The Scottish Secretary hit back at claims the Prime Minister Liz Truss and Chancellor Kwasi Kwarteng are hurting the economy following the mini budget last Friday by attempting to blame the BBC for some of the criticism over the last week.
Kwarteng announced his changes to National Insurance and Income Tax in England, Wales and Northern Ireland which cut the main rate by 1p and axed the 45p top rate by 5p.
It means a £1m earner saves £55,000 a year - but a £25,000 earner just £283 a year, according to the Resolution Foundation found.
On top of that there are huge tax breaks for business, the bankers’ bonus cap was scrapped, and corporation tax and Stamp Duty were also cut.
Since the announcement the economy has plummeted which led to the Bank of England having to step in to save pensions on Wednesday afternoon.
Jack, MP for Dumfries and Galloway, attempted to blame the shock on the economy solely on the Ukraine war while saying the massive tax cuts were "small".
He told Good Morning Scotland: "Due to Putin's illegal war, we know that we have high energy costs. We know there's been restriction on supply of oil and gas and the net result of that is that we've had to take interventions and react.
"Just be clear that has been inflationary and irrespective of a small proposed cuts in tax in terms of the overall picture, the big picture, the big response is the energy response.

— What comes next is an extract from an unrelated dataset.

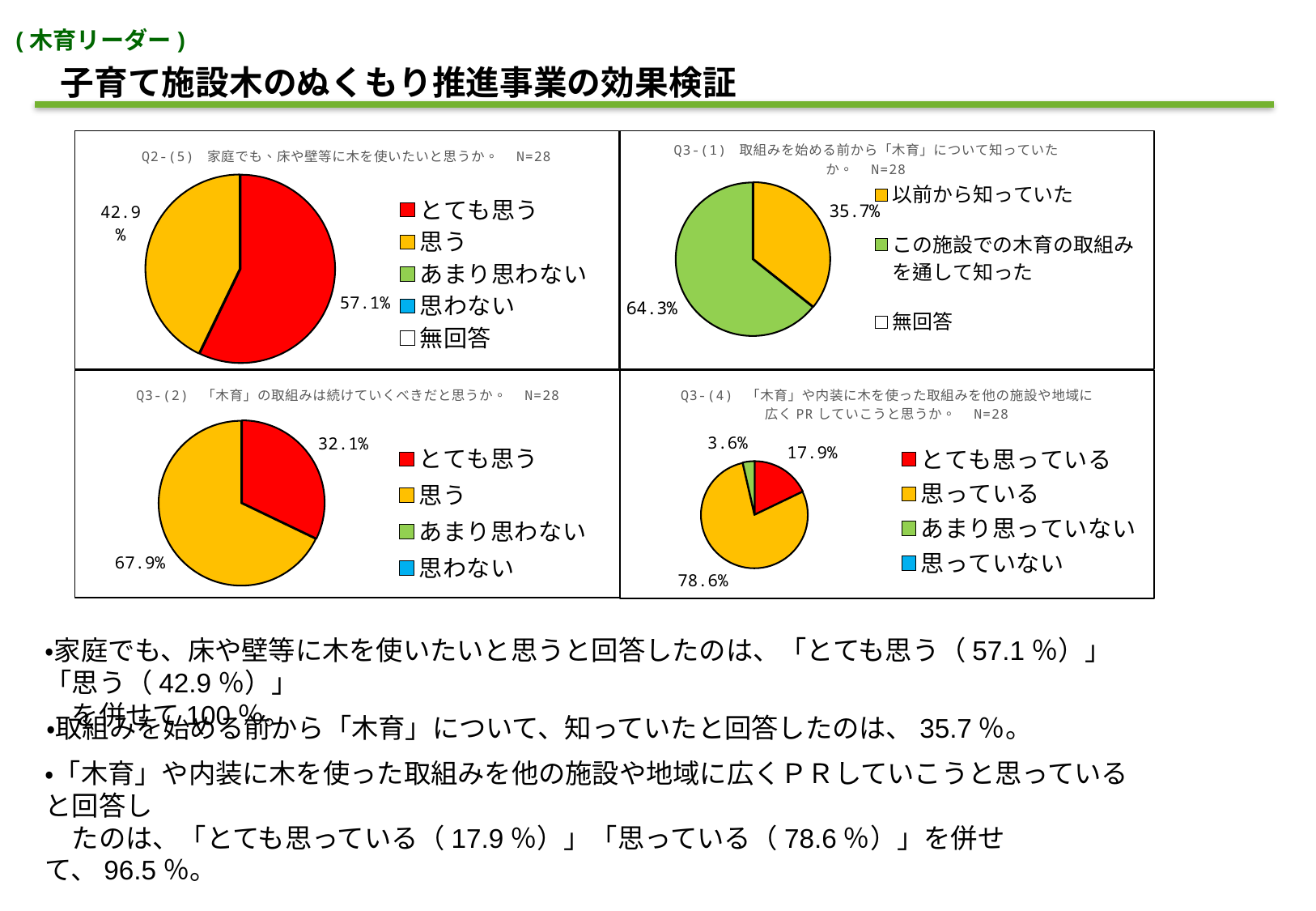
What type of chart is used for Q3-(1) in the top-right? Pie chart In the top-right chart (Q3-(1)), which response has the largest share? この施設での木育の取組みを通して知った In the bottom-left chart (Q3-(2)), what is the difference between the 「思う」 and 「とても思う」 shares? 35.8% What is the N value shown in the title of the bottom-right chart (Q3-(4))? N=28 In the top-left chart (Q2-(5)), what percentage of respondents answered 「とても思う」? 57.1% In the bottom-right chart (Q3-(4)), what percentage answered 「あまり思っていない」? 3.6% In the top-left chart (Q2-(5)), what percentage of respondents answered 「思う」? 42.9% In the bottom-right chart (Q3-(4)), which is larger: 「とても思っている」 or 「思っている」? 思っている In the bottom-left chart (Q3-(2)), what percentage answered 「思う」? 67.9% In the top-right chart (Q3-(1)), what percentage answered 「以前から知っていた」? 35.7% How many entries does the legend of the top-left chart (Q2-(5)) list? 5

"The big response is the energy response, irrespective of that we were going to see is mortgage costs and interest rates go up - they already have been going up. That inflation has been brought forward by Putin's illegal war, we know that.
"It's no different to the Yen, the Euro, the Pound all bar the Dollar, all currencies around the world are under pressure on this."
Presenter Laura Maciver said: "The pound is tanking."
Jack replied by taking a swipe at the BBC, he said: "This is the BBC taking it to a...the pound has recovered. We're now told the Euro is about to come under pressure because Germany today have brought forward a £200 billion version of their defensive shield and energy prices.
"That £200 billion response we're told is going to see the Euro come under some pressure - that is inevitable."